Pour un astronaute ayant l’expérience de Thomas Pesquet, qui a déjà à son actif deux missions spatiales (pour un total de presque 400 jours) et six sorties extravéhiculaires, qui a également commandé l’ISS, tourner en rond autour de la Terre sans alunir n’est sans doute pas l’objectif d’une vie. Sans doute aspire-t-il à plus grand.
En fait, manquer Artémis III pour commander un vol commercial inédit est loin d’être un sacrifice. C’est peut-être même une très bonne option pour se remettre « dans le bain » avant les choses beaucoup plus sérieuses — car au moment où la mission Vast aura lieu, plus de cinq ans se seront écoulés après son dernier séjour dans l’ISS.
Le vrai rendez-vous s’appelle Artémis IV en 2028
Avec la rétrogradation d’Artémis III, tous les regards se tournent maintenant sur Artémis IV qui est attendue en 2028, à moins d’un nouveau coup de théâtre. C’est là que le retour de l’humanité sur le sol lunaire doit se jouer et c’est aussi là que l’ESA désire positionner ses astronautes — la NASA ayant indiqué ouvrir des places à des partenaires internationaux.

De fait, le format de la mission Vast apparaît suffisamment réduit pour ne pas trop empiéter sur l’autre entrainement auquel serait soumis Thomas Pesquet s’il était retenu pour Artémis IV.
- Un court déploiement : contrairement à un séjour standard de six mois dans l’ISS, la mission Vast ne durera qu’environ deux semaines.

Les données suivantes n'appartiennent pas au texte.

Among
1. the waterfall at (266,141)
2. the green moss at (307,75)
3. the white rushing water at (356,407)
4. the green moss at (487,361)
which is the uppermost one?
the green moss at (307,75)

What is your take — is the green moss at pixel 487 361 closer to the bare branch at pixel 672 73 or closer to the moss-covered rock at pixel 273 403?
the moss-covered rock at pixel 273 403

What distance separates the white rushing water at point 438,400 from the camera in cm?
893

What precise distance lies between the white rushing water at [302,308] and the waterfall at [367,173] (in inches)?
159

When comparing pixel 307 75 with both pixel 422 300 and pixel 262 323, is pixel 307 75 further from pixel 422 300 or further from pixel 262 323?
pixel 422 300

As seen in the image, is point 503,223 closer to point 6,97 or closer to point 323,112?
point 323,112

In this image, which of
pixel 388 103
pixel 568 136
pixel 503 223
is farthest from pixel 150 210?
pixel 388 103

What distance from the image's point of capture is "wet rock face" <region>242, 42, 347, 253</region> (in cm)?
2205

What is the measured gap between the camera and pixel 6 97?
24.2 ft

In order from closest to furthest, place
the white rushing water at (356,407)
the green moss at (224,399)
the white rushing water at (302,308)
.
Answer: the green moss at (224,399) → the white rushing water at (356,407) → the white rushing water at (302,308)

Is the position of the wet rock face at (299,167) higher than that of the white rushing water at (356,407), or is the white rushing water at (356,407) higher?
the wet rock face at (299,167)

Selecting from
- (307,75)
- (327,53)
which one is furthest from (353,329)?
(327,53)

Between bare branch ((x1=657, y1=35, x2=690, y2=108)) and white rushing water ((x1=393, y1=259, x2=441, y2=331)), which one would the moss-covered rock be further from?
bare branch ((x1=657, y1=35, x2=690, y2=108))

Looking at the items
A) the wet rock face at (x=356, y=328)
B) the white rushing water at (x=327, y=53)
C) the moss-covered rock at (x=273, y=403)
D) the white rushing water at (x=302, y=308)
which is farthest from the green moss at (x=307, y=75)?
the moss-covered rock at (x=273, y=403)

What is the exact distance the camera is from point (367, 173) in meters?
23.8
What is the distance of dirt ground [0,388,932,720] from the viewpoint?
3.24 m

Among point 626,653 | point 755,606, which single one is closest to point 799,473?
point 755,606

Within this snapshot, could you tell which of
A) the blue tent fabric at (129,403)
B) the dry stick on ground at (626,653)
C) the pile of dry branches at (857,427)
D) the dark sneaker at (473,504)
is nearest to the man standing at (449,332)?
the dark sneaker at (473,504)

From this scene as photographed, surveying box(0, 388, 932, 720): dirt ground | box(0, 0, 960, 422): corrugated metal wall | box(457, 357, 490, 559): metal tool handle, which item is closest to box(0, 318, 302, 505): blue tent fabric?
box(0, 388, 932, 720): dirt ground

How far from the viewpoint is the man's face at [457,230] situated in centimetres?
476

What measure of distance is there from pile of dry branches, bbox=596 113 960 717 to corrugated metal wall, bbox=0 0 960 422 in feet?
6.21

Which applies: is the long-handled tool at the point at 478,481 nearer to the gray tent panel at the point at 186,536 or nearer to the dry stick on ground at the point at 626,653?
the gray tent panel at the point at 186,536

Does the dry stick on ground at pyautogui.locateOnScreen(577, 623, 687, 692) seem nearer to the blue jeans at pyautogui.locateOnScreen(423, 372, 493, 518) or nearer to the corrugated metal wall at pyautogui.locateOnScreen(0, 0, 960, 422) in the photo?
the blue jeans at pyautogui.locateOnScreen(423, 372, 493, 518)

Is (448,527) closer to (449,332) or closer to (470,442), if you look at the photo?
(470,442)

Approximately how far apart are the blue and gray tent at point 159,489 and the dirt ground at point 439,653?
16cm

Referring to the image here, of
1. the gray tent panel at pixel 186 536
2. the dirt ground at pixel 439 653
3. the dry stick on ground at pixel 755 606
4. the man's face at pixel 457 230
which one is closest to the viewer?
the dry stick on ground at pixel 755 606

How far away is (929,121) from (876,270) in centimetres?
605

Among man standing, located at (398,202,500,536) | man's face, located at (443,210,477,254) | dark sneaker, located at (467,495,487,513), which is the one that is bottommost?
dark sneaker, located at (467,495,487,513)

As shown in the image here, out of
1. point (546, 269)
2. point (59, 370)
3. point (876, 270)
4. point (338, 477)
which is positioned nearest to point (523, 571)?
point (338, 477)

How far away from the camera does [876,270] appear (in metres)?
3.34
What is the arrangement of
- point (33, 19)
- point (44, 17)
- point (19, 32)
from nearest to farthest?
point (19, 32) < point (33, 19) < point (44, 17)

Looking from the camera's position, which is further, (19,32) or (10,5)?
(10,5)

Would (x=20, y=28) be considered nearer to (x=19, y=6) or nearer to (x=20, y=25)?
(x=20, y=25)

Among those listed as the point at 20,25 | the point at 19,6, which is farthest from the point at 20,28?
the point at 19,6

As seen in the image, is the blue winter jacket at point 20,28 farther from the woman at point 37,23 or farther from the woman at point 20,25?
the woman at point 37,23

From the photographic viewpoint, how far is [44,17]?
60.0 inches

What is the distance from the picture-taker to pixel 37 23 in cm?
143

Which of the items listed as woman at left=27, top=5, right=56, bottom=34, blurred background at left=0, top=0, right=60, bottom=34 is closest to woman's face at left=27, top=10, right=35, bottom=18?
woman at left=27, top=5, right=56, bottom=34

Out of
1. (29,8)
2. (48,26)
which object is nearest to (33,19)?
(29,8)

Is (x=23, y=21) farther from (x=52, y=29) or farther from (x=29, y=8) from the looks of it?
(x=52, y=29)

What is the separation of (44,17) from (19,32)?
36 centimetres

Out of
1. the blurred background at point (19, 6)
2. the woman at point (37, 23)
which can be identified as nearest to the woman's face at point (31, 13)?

- Un entraînement ajusté : une courte mission exige un cycle d’entraînement bien moins chargé, ce qui permet à l’astronaute de rester disponible pour d’autres affectations à moyen terme.
- Un environnement connu : le vol de Vast se fera avec une capsule Dragon et via une fusée Falcon 9, que Thomas Pesquet connait bien depuis sa mission Alpha.
- Une remise en condition opérationnelle : retourner dans l’espace en 2027 permet à Thomas Pesquet de se réacclimater et de retrouver ses réflexes de vol.
Le partenariat avec Vast n’est donc vraiment problématique qu’avec Artémis III, mission pour laquelle on doute de l’emballement de l’astronaute français. Pour le vol suivant, par contre, la route est bien plus dégagée — à condition que ce bref séjour dans l’ISS ne connaisse pas de gros retard. Réponse dans les mois à venir.